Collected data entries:
>>>>>
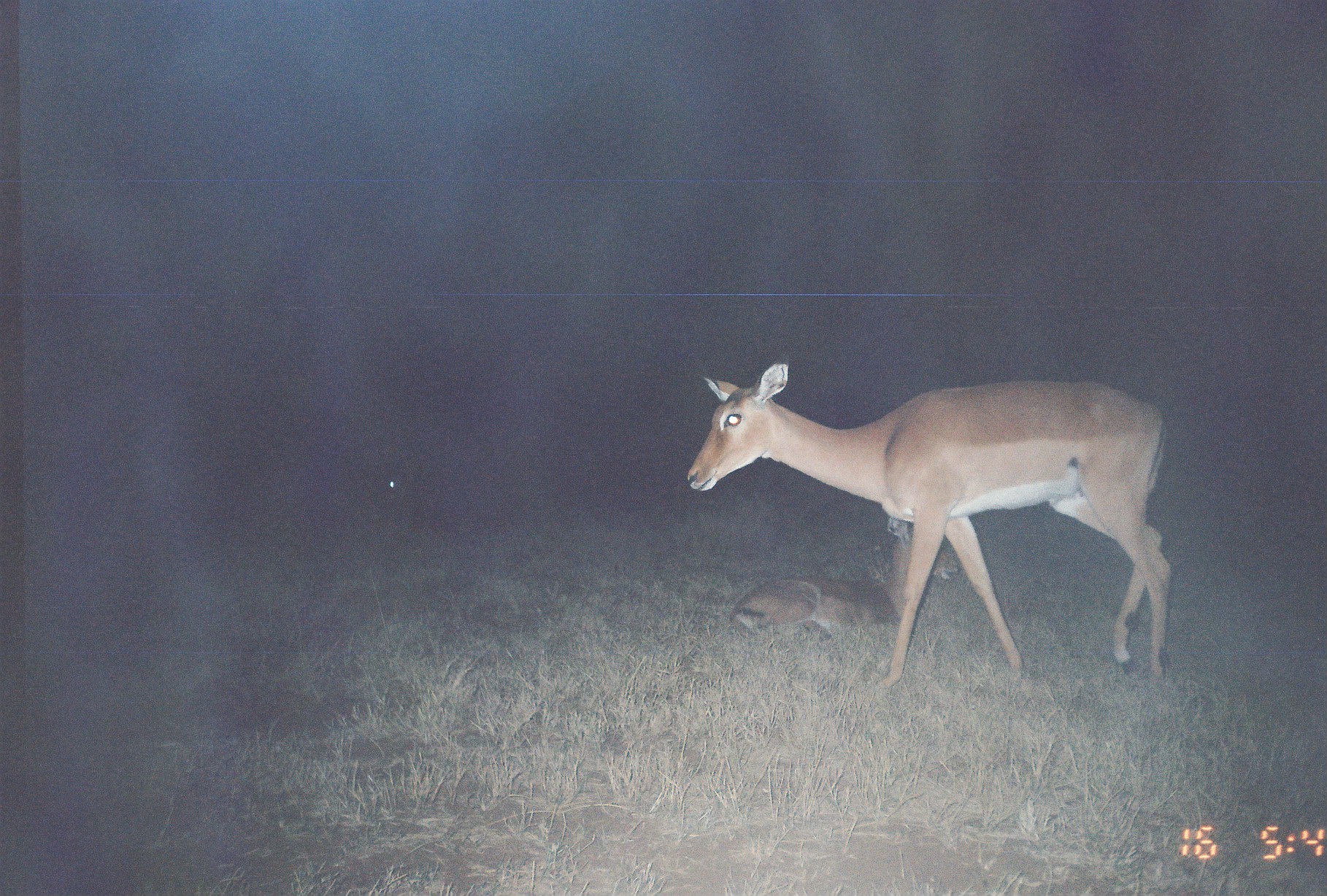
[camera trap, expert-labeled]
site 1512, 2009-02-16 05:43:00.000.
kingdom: Animalia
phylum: Chordata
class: Mammalia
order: Artiodactyla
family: Bovidae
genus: Aepyceros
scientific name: Aepyceros melampus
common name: impala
Aepyceros melampus (impala), count 3.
<<<<<
Instructions to follow :: Your reply must match the data above line for line, except that it holds no pictures.

Task solution ::
[camera trap, expert-labeled]
site 1512, 2009-02-16 05:43:00.000.
kingdom: Animalia
phylum: Chordata
class: Mammalia
order: Artiodactyla
family: Bovidae
genus: Aepyceros
scientific name: Aepyceros melampus
common name: impala
Aepyceros melampus (impala), count 3.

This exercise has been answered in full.